By late 2003 and throughout 2004, a more lethal form of the same virus caused unprecedented epidemics of influenza in chickens in nine Asian countries. The epidemics have begun again this year, and since January 28, 2004, a total of 52 humans are known to have been infected, 39 (75 percent) of whom have died. It is thought that the majority of these humans were infected by sick chickens as the virus repeatedly crossed the species barrier, and the virus does not appear to have attained the genetic factors needed for efficient human-to-human transmission.
Three proposed measures attempt to prevent the current pandemic in chickens from becoming the next human influenza pandemic. The first - culling of sick chickens and the flocks in which they are found - and the second - vaccinating chickens to prevent infection - would be aimed at decreasing the risk of human infection with the avian influenza virus. The third - vaccinating at-risk humans using the human influenza vaccine - is aimed at decreasing the risk of both the avian and human influenza virus infecting the same human, thus minimizing the risk of reassortment.
At the same time, pharmaceutical companies in North America and Europe are developing a human influenza vaccine that contains the elements of the avian influenza vaccine - for use should a pandemic not be averted.
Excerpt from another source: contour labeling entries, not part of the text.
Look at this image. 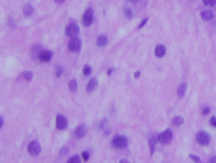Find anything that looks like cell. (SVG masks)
Wrapping results in <instances>:
<instances>
[{
  "label": "cell",
  "instance_id": "6da1fadb",
  "mask_svg": "<svg viewBox=\"0 0 216 163\" xmlns=\"http://www.w3.org/2000/svg\"><path fill=\"white\" fill-rule=\"evenodd\" d=\"M127 139L123 135H117L113 137L111 140V145L116 149H123L127 145Z\"/></svg>",
  "mask_w": 216,
  "mask_h": 163
},
{
  "label": "cell",
  "instance_id": "7a4b0ae2",
  "mask_svg": "<svg viewBox=\"0 0 216 163\" xmlns=\"http://www.w3.org/2000/svg\"><path fill=\"white\" fill-rule=\"evenodd\" d=\"M210 139H211L210 134L208 132H205V131H200L196 135V140L201 145H209Z\"/></svg>",
  "mask_w": 216,
  "mask_h": 163
},
{
  "label": "cell",
  "instance_id": "3957f363",
  "mask_svg": "<svg viewBox=\"0 0 216 163\" xmlns=\"http://www.w3.org/2000/svg\"><path fill=\"white\" fill-rule=\"evenodd\" d=\"M94 21V12L91 8L86 9V11L84 13L83 18H82V23L84 26H90L92 25Z\"/></svg>",
  "mask_w": 216,
  "mask_h": 163
},
{
  "label": "cell",
  "instance_id": "277c9868",
  "mask_svg": "<svg viewBox=\"0 0 216 163\" xmlns=\"http://www.w3.org/2000/svg\"><path fill=\"white\" fill-rule=\"evenodd\" d=\"M172 135L173 134L171 130V129H166V130H165L164 132L158 134V141L161 142V144H164V145H165V144H168V143H170V142L171 141Z\"/></svg>",
  "mask_w": 216,
  "mask_h": 163
},
{
  "label": "cell",
  "instance_id": "5b68a950",
  "mask_svg": "<svg viewBox=\"0 0 216 163\" xmlns=\"http://www.w3.org/2000/svg\"><path fill=\"white\" fill-rule=\"evenodd\" d=\"M27 149L29 154L33 156H36L37 155H39V153L41 152V145L37 140H33V141L30 142V144L28 145Z\"/></svg>",
  "mask_w": 216,
  "mask_h": 163
},
{
  "label": "cell",
  "instance_id": "8992f818",
  "mask_svg": "<svg viewBox=\"0 0 216 163\" xmlns=\"http://www.w3.org/2000/svg\"><path fill=\"white\" fill-rule=\"evenodd\" d=\"M79 32H80V27L76 24H70V25H68L66 27V30H65L66 36L72 37V38L76 37L79 34Z\"/></svg>",
  "mask_w": 216,
  "mask_h": 163
},
{
  "label": "cell",
  "instance_id": "52a82bcc",
  "mask_svg": "<svg viewBox=\"0 0 216 163\" xmlns=\"http://www.w3.org/2000/svg\"><path fill=\"white\" fill-rule=\"evenodd\" d=\"M81 48V41L79 38L74 37L68 42V49L71 52H78Z\"/></svg>",
  "mask_w": 216,
  "mask_h": 163
},
{
  "label": "cell",
  "instance_id": "ba28073f",
  "mask_svg": "<svg viewBox=\"0 0 216 163\" xmlns=\"http://www.w3.org/2000/svg\"><path fill=\"white\" fill-rule=\"evenodd\" d=\"M68 126V121L62 114H58L56 118V127L59 130H64Z\"/></svg>",
  "mask_w": 216,
  "mask_h": 163
},
{
  "label": "cell",
  "instance_id": "9c48e42d",
  "mask_svg": "<svg viewBox=\"0 0 216 163\" xmlns=\"http://www.w3.org/2000/svg\"><path fill=\"white\" fill-rule=\"evenodd\" d=\"M53 59V52L47 50H43L39 55V60L43 63H48Z\"/></svg>",
  "mask_w": 216,
  "mask_h": 163
},
{
  "label": "cell",
  "instance_id": "30bf717a",
  "mask_svg": "<svg viewBox=\"0 0 216 163\" xmlns=\"http://www.w3.org/2000/svg\"><path fill=\"white\" fill-rule=\"evenodd\" d=\"M98 86V80L96 78H92L90 79L89 81V83L87 84L86 86V92L87 93H92L93 91H95Z\"/></svg>",
  "mask_w": 216,
  "mask_h": 163
},
{
  "label": "cell",
  "instance_id": "8fae6325",
  "mask_svg": "<svg viewBox=\"0 0 216 163\" xmlns=\"http://www.w3.org/2000/svg\"><path fill=\"white\" fill-rule=\"evenodd\" d=\"M86 133H87V127L85 126V125L82 124V125H80V126L78 127L77 129H76L75 132H74V135H75L76 138L80 139L85 135V134H86Z\"/></svg>",
  "mask_w": 216,
  "mask_h": 163
},
{
  "label": "cell",
  "instance_id": "7c38bea8",
  "mask_svg": "<svg viewBox=\"0 0 216 163\" xmlns=\"http://www.w3.org/2000/svg\"><path fill=\"white\" fill-rule=\"evenodd\" d=\"M166 47H165L164 45H161V44L157 45L156 47H155V49H154V54H155V56L158 57V58H162V57H164L165 54H166Z\"/></svg>",
  "mask_w": 216,
  "mask_h": 163
},
{
  "label": "cell",
  "instance_id": "4fadbf2b",
  "mask_svg": "<svg viewBox=\"0 0 216 163\" xmlns=\"http://www.w3.org/2000/svg\"><path fill=\"white\" fill-rule=\"evenodd\" d=\"M108 38L106 35H101V36H99V37H97V39H96V44H97V46H101V47L106 46Z\"/></svg>",
  "mask_w": 216,
  "mask_h": 163
},
{
  "label": "cell",
  "instance_id": "5bb4252c",
  "mask_svg": "<svg viewBox=\"0 0 216 163\" xmlns=\"http://www.w3.org/2000/svg\"><path fill=\"white\" fill-rule=\"evenodd\" d=\"M187 87H188V85L186 83H182L178 86V88H177V95H178V97L182 98V97L185 95Z\"/></svg>",
  "mask_w": 216,
  "mask_h": 163
},
{
  "label": "cell",
  "instance_id": "9a60e30c",
  "mask_svg": "<svg viewBox=\"0 0 216 163\" xmlns=\"http://www.w3.org/2000/svg\"><path fill=\"white\" fill-rule=\"evenodd\" d=\"M201 18L204 20H210L213 19V14L210 10H203L201 12Z\"/></svg>",
  "mask_w": 216,
  "mask_h": 163
},
{
  "label": "cell",
  "instance_id": "2e32d148",
  "mask_svg": "<svg viewBox=\"0 0 216 163\" xmlns=\"http://www.w3.org/2000/svg\"><path fill=\"white\" fill-rule=\"evenodd\" d=\"M42 47L41 46H35L32 48V56L34 59H39V55L41 54V52H42Z\"/></svg>",
  "mask_w": 216,
  "mask_h": 163
},
{
  "label": "cell",
  "instance_id": "e0dca14e",
  "mask_svg": "<svg viewBox=\"0 0 216 163\" xmlns=\"http://www.w3.org/2000/svg\"><path fill=\"white\" fill-rule=\"evenodd\" d=\"M33 12H34V9L31 4H26L23 9V13L25 16H31Z\"/></svg>",
  "mask_w": 216,
  "mask_h": 163
},
{
  "label": "cell",
  "instance_id": "ac0fdd59",
  "mask_svg": "<svg viewBox=\"0 0 216 163\" xmlns=\"http://www.w3.org/2000/svg\"><path fill=\"white\" fill-rule=\"evenodd\" d=\"M183 122H184V119H183L182 117L177 116V117L173 118L172 124L173 125H175V126H180V125H182V123H183Z\"/></svg>",
  "mask_w": 216,
  "mask_h": 163
},
{
  "label": "cell",
  "instance_id": "d6986e66",
  "mask_svg": "<svg viewBox=\"0 0 216 163\" xmlns=\"http://www.w3.org/2000/svg\"><path fill=\"white\" fill-rule=\"evenodd\" d=\"M156 141H158V138H155V137H151L150 139H149V147H150V149H151V154L154 153V146H155V145H156Z\"/></svg>",
  "mask_w": 216,
  "mask_h": 163
},
{
  "label": "cell",
  "instance_id": "ffe728a7",
  "mask_svg": "<svg viewBox=\"0 0 216 163\" xmlns=\"http://www.w3.org/2000/svg\"><path fill=\"white\" fill-rule=\"evenodd\" d=\"M68 87L71 91H76L78 88V84L75 80H71L68 82Z\"/></svg>",
  "mask_w": 216,
  "mask_h": 163
},
{
  "label": "cell",
  "instance_id": "44dd1931",
  "mask_svg": "<svg viewBox=\"0 0 216 163\" xmlns=\"http://www.w3.org/2000/svg\"><path fill=\"white\" fill-rule=\"evenodd\" d=\"M91 70H92V68H91V66L89 64H86L84 65V67L83 68V74L84 76H88V75H90V73H91Z\"/></svg>",
  "mask_w": 216,
  "mask_h": 163
},
{
  "label": "cell",
  "instance_id": "7402d4cb",
  "mask_svg": "<svg viewBox=\"0 0 216 163\" xmlns=\"http://www.w3.org/2000/svg\"><path fill=\"white\" fill-rule=\"evenodd\" d=\"M22 75H23L24 79L27 80V81H30V80H31V79L33 78V73H32L31 71H25V72L23 73Z\"/></svg>",
  "mask_w": 216,
  "mask_h": 163
},
{
  "label": "cell",
  "instance_id": "603a6c76",
  "mask_svg": "<svg viewBox=\"0 0 216 163\" xmlns=\"http://www.w3.org/2000/svg\"><path fill=\"white\" fill-rule=\"evenodd\" d=\"M55 74L56 75H57V77H61V75H62L63 74V67L61 65L58 64L56 66Z\"/></svg>",
  "mask_w": 216,
  "mask_h": 163
},
{
  "label": "cell",
  "instance_id": "cb8c5ba5",
  "mask_svg": "<svg viewBox=\"0 0 216 163\" xmlns=\"http://www.w3.org/2000/svg\"><path fill=\"white\" fill-rule=\"evenodd\" d=\"M203 3L205 6L212 7L216 3V0H203Z\"/></svg>",
  "mask_w": 216,
  "mask_h": 163
},
{
  "label": "cell",
  "instance_id": "d4e9b609",
  "mask_svg": "<svg viewBox=\"0 0 216 163\" xmlns=\"http://www.w3.org/2000/svg\"><path fill=\"white\" fill-rule=\"evenodd\" d=\"M68 161L69 163H74V162L80 163V162H81V160H80V156H74L71 157V158H70V159H69Z\"/></svg>",
  "mask_w": 216,
  "mask_h": 163
},
{
  "label": "cell",
  "instance_id": "484cf974",
  "mask_svg": "<svg viewBox=\"0 0 216 163\" xmlns=\"http://www.w3.org/2000/svg\"><path fill=\"white\" fill-rule=\"evenodd\" d=\"M124 14H125V15H126L127 18H132V17H133V11H132V9H129V8L125 9Z\"/></svg>",
  "mask_w": 216,
  "mask_h": 163
},
{
  "label": "cell",
  "instance_id": "4316f807",
  "mask_svg": "<svg viewBox=\"0 0 216 163\" xmlns=\"http://www.w3.org/2000/svg\"><path fill=\"white\" fill-rule=\"evenodd\" d=\"M69 152V149H68V147H66V146H63V147L61 149V151H60V156H65V155H67Z\"/></svg>",
  "mask_w": 216,
  "mask_h": 163
},
{
  "label": "cell",
  "instance_id": "83f0119b",
  "mask_svg": "<svg viewBox=\"0 0 216 163\" xmlns=\"http://www.w3.org/2000/svg\"><path fill=\"white\" fill-rule=\"evenodd\" d=\"M189 157H190L192 161H194L195 162H201L200 158L198 156H195V155L190 154L189 155Z\"/></svg>",
  "mask_w": 216,
  "mask_h": 163
},
{
  "label": "cell",
  "instance_id": "f1b7e54d",
  "mask_svg": "<svg viewBox=\"0 0 216 163\" xmlns=\"http://www.w3.org/2000/svg\"><path fill=\"white\" fill-rule=\"evenodd\" d=\"M81 156H82V158H83L84 161H88L89 160V158H90V156H89V153L87 152V151H84L83 153H82V155H81Z\"/></svg>",
  "mask_w": 216,
  "mask_h": 163
},
{
  "label": "cell",
  "instance_id": "f546056e",
  "mask_svg": "<svg viewBox=\"0 0 216 163\" xmlns=\"http://www.w3.org/2000/svg\"><path fill=\"white\" fill-rule=\"evenodd\" d=\"M210 125H211V126H214V127L216 126V117L215 116H213V117L210 118Z\"/></svg>",
  "mask_w": 216,
  "mask_h": 163
},
{
  "label": "cell",
  "instance_id": "4dcf8cb0",
  "mask_svg": "<svg viewBox=\"0 0 216 163\" xmlns=\"http://www.w3.org/2000/svg\"><path fill=\"white\" fill-rule=\"evenodd\" d=\"M147 21H148V18L145 19V20H143V21L141 22V23H140V24H139V27H138V28H139V29H140V28L144 27V26H145V24H146V23H147Z\"/></svg>",
  "mask_w": 216,
  "mask_h": 163
},
{
  "label": "cell",
  "instance_id": "1f68e13d",
  "mask_svg": "<svg viewBox=\"0 0 216 163\" xmlns=\"http://www.w3.org/2000/svg\"><path fill=\"white\" fill-rule=\"evenodd\" d=\"M210 108L209 107H206V108H204V111H203V115H207V114L210 113Z\"/></svg>",
  "mask_w": 216,
  "mask_h": 163
},
{
  "label": "cell",
  "instance_id": "d6a6232c",
  "mask_svg": "<svg viewBox=\"0 0 216 163\" xmlns=\"http://www.w3.org/2000/svg\"><path fill=\"white\" fill-rule=\"evenodd\" d=\"M106 119H104L103 121H102V123H101V124H100V128H101L102 129H103L104 128H105V124L106 123Z\"/></svg>",
  "mask_w": 216,
  "mask_h": 163
},
{
  "label": "cell",
  "instance_id": "836d02e7",
  "mask_svg": "<svg viewBox=\"0 0 216 163\" xmlns=\"http://www.w3.org/2000/svg\"><path fill=\"white\" fill-rule=\"evenodd\" d=\"M140 74H141V73H140V71H137V72H135V73H134V78H136V79H137V78H139Z\"/></svg>",
  "mask_w": 216,
  "mask_h": 163
},
{
  "label": "cell",
  "instance_id": "e575fe53",
  "mask_svg": "<svg viewBox=\"0 0 216 163\" xmlns=\"http://www.w3.org/2000/svg\"><path fill=\"white\" fill-rule=\"evenodd\" d=\"M209 162H216V156L210 158V160H209Z\"/></svg>",
  "mask_w": 216,
  "mask_h": 163
},
{
  "label": "cell",
  "instance_id": "d590c367",
  "mask_svg": "<svg viewBox=\"0 0 216 163\" xmlns=\"http://www.w3.org/2000/svg\"><path fill=\"white\" fill-rule=\"evenodd\" d=\"M113 70H114L113 68H109V69H108V70H107V75H109V76H110V75H111V73H112V71H113Z\"/></svg>",
  "mask_w": 216,
  "mask_h": 163
},
{
  "label": "cell",
  "instance_id": "8d00e7d4",
  "mask_svg": "<svg viewBox=\"0 0 216 163\" xmlns=\"http://www.w3.org/2000/svg\"><path fill=\"white\" fill-rule=\"evenodd\" d=\"M65 0H55V2L57 3H63Z\"/></svg>",
  "mask_w": 216,
  "mask_h": 163
},
{
  "label": "cell",
  "instance_id": "74e56055",
  "mask_svg": "<svg viewBox=\"0 0 216 163\" xmlns=\"http://www.w3.org/2000/svg\"><path fill=\"white\" fill-rule=\"evenodd\" d=\"M0 119H1V126H0V128H2V127H3V117H0Z\"/></svg>",
  "mask_w": 216,
  "mask_h": 163
},
{
  "label": "cell",
  "instance_id": "f35d334b",
  "mask_svg": "<svg viewBox=\"0 0 216 163\" xmlns=\"http://www.w3.org/2000/svg\"><path fill=\"white\" fill-rule=\"evenodd\" d=\"M138 1H139V0H130V2H131V3H137Z\"/></svg>",
  "mask_w": 216,
  "mask_h": 163
},
{
  "label": "cell",
  "instance_id": "ab89813d",
  "mask_svg": "<svg viewBox=\"0 0 216 163\" xmlns=\"http://www.w3.org/2000/svg\"><path fill=\"white\" fill-rule=\"evenodd\" d=\"M120 162H128V161L123 160H123H121V161H120Z\"/></svg>",
  "mask_w": 216,
  "mask_h": 163
},
{
  "label": "cell",
  "instance_id": "60d3db41",
  "mask_svg": "<svg viewBox=\"0 0 216 163\" xmlns=\"http://www.w3.org/2000/svg\"><path fill=\"white\" fill-rule=\"evenodd\" d=\"M215 127H216V126H215Z\"/></svg>",
  "mask_w": 216,
  "mask_h": 163
}]
</instances>
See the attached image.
These companies are also exploring means of scaling up vaccine production. Antiviral drugs that decrease the severity of disease in potentially infected persons, and several countries are stockpiling in the event of need.
Though the SARS outbreak did not prove to be the first influenza pandemic of the 21st century, influenza viruses continue to demonstrate their instability. The world is again on notice. Given today's jet travel in a globalized world, any decrease in vigilance and preparedness could result in more rapid spread than in the days when the Spanish Influenza spread throughout the world by slow boat and train.
1 Normally, influenza viruses in birds and mammals do not breach the species barrier to infect humans.
David Heymann, MD, is the former executive director of communicable diseases at the World Health Organization, where he now heads the polio eradication initiative.